**Exercise**
In the news report below on Ariel Sharon, where did the meeting with his aides take place?
— start of Text —
SPECIAL TO WORLD TRIBUNE.COM
Friday, December 31, 2004

JERUSALEM ø Israeli Prime Minister Ariel Sharon considered launching a war in the Middle East to divert attention from a police investigation into allegations that he accepted bribes, an Israeli newspaper reported.

At the conclusion of a meeting on the subject, the prime minister decided instead on a plan to unilaterally withdraw from the Gaza Strip, according to the report.

A former member of Sharon's government said the prime minister met his aides in 2003 and discussed a range of options to respond to a criminal investigation, which also involved his sons. Former Deputy Education Minister Zvi Hendel said the war option was discussed by Sharon and his aides as a means to divert attention from the probe of a series of alleged criminal deals by the prime minister.

Hendel, who resigned from the government in June 2004 after he opposed Sharon's plan to withdraw from the Gaza Strip and northern West Bank, said the prime minister convened such aides as Dov Weissglass, then chief of staff, Eyal Arad, Sharon's strategic adviser and Sharon's son, Omri.

"You have to think of a big move, otherwise we are in trouble," Hendel quoted Weissglass as saying during the meeting that took place at Sharon's ranch.

Hendel told the weekly newspaper "Sheva" that the first option was to launch a war. But Hendel, a parliamentarian who represents the National Union Party, said Sharon's advisers ruled this out on grounds that a regional conflict could cause greater political damage to Sharon.
— end of Text —
— start of Given data —
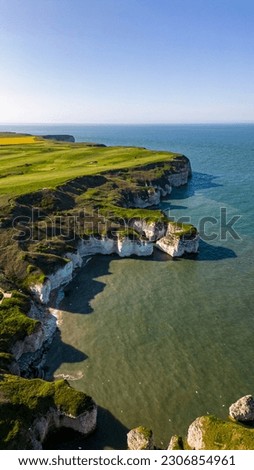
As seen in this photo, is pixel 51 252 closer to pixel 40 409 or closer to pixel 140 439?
pixel 40 409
— end of Given data —
**Exercise answer**
At Sharon's ranch.